Jingye Group has agreed in principle to buy British Steel for £70m.

It is understood that the government will help in the form of loan guarantees and other financial support.

British Steel has been kept running by the government since May when the company went into liquidation.

As well as employing 4,000 people at its Scunthorpe and Teeside sites, British Steel supports an additional 20,000 jobs in the supply chain.

It is believed that while Jingye Group has promised to increase production, it has also warned costs may need to be cut.

The Chinese group is reportedly aiming to increase production at Scunthorpe from 2.5 million tonnes per year to more than three million.

Since May, the company has been run at a loss by the Official Receiver – effectively a privately hired government agency.

British Steel’s previous owners, Greybull Capital, walked away saying Brexit concerns had decimated forward order books.

Turkish deal

British Steel had been in rescue talks with Ataer, which is a subsidiary of Turkey’s state military retirement scheme Oyak.

Ataer had signed a signed a preliminary agreement to buy the company in August.
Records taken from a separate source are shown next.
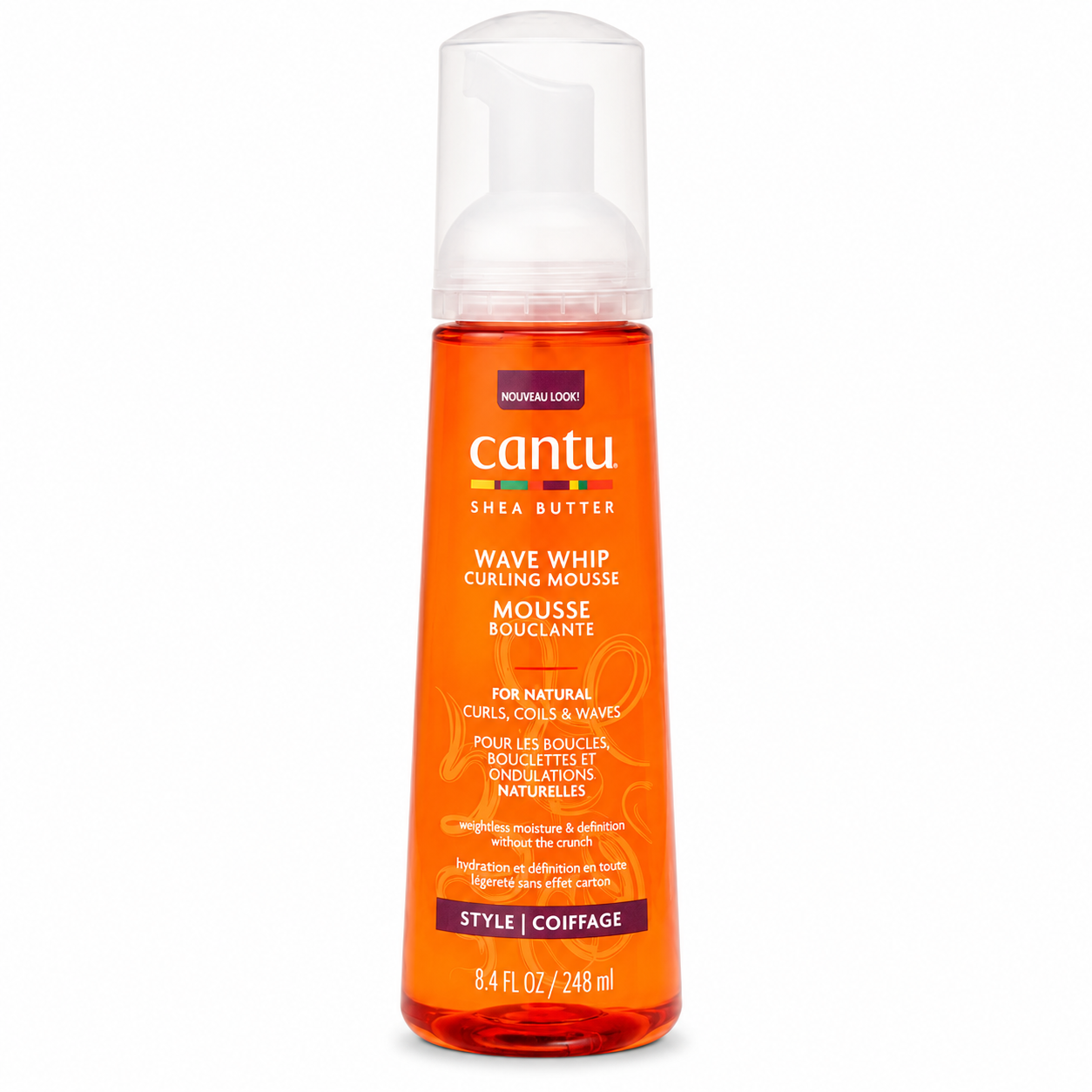 Mousse Coiffante Activateur Boucles 248ml - CANTU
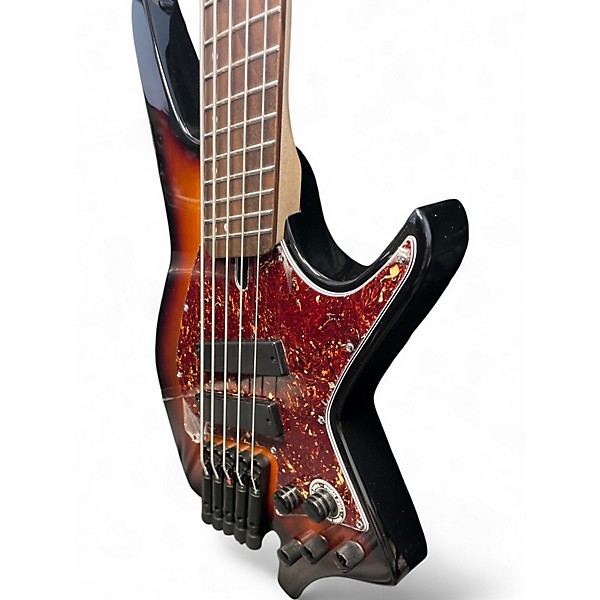 Used Hils HNB5 2 Tone Sunburst Electric Bass Guitar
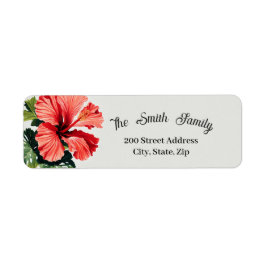 Hibiscus Return Street-adressetikett Returadress Etikett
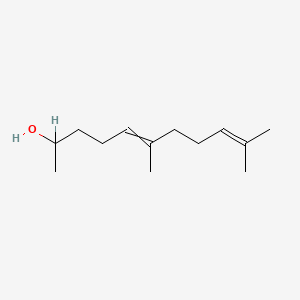molecular formula C13H24O B1616897 6,10-Dimethylundeca-5,9-dien-2-ol CAS No. 53837-34-6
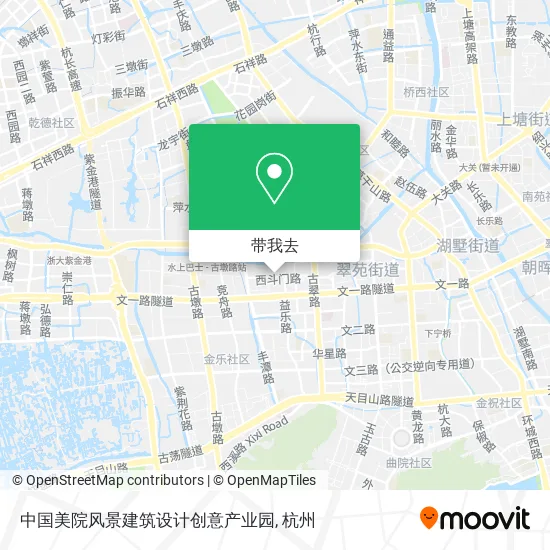 中国美院风景建筑设计创意产业园地图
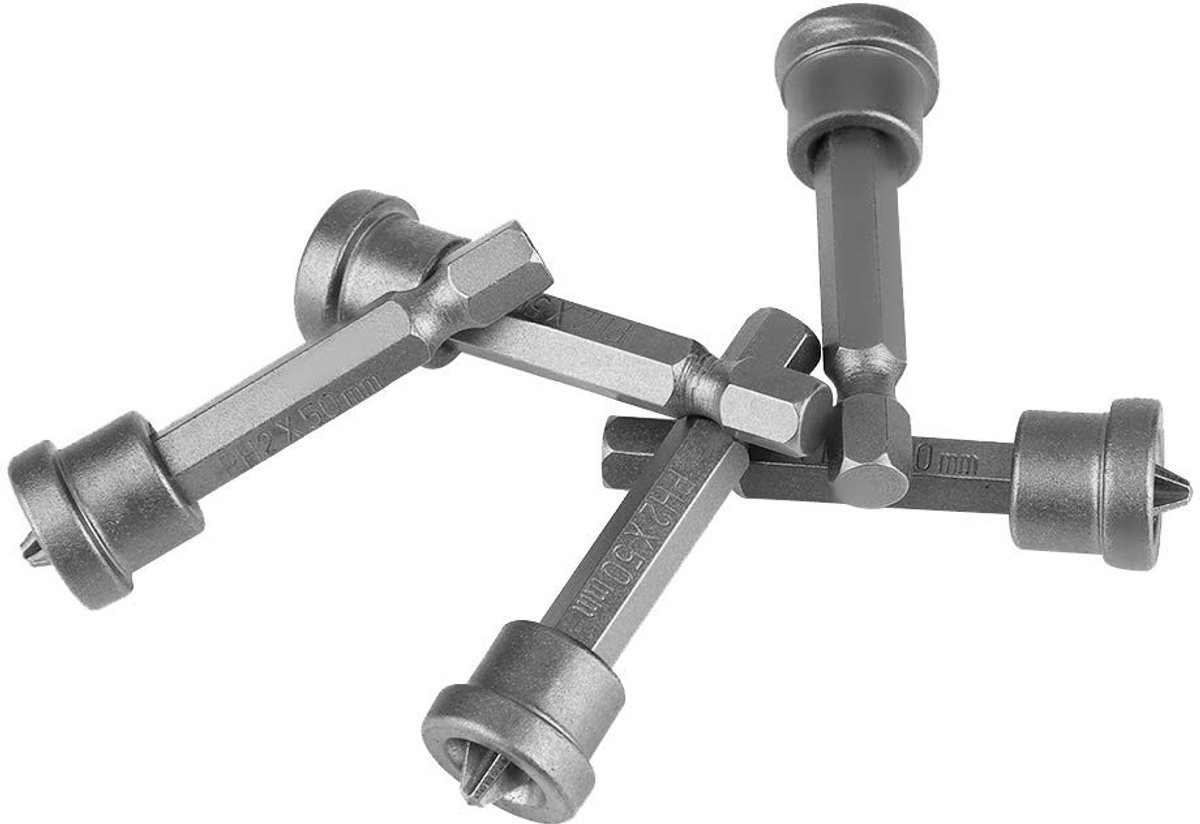 Dailygoods - Zeskantschacht schroevendraaierbits - 10 stuks - Hoge hardheid - Gelegeerd staal - Geschikt voor accuboormachine - Voor gipsplaatlokalisa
However, hopes that the deal could be completed faded last month when the Official Receiver to British Steel said the parties had failed to agree terms.

The UK industry has been struggling for a number of years amid claims that China has been flooding the market with cheap steel.

It prompted US President Donald Trump to impose a 25% trade tariff on steel imports from China and the EU among others.

Jingye has 23,500 employees and as well as its main steel and iron making businesses, it is also involved in hotels, tourism and property.

The majority of British Steel’s workers are employed at its Scunthorpe plant.

Jingye’s chairman Li Ganpo recently visited British Steel’s sites and met with Scunthorpe MP Nic Dakin and Andrew Percy, representative for the Brigg and Goole constituency.

Mr Percy told the Grimsby Telegraph he had been given assurances over the company’s future.

“They have assured us that if they do progress with this acquisition, they have every intention of investing to expand production to serve the UK and European market,” he said.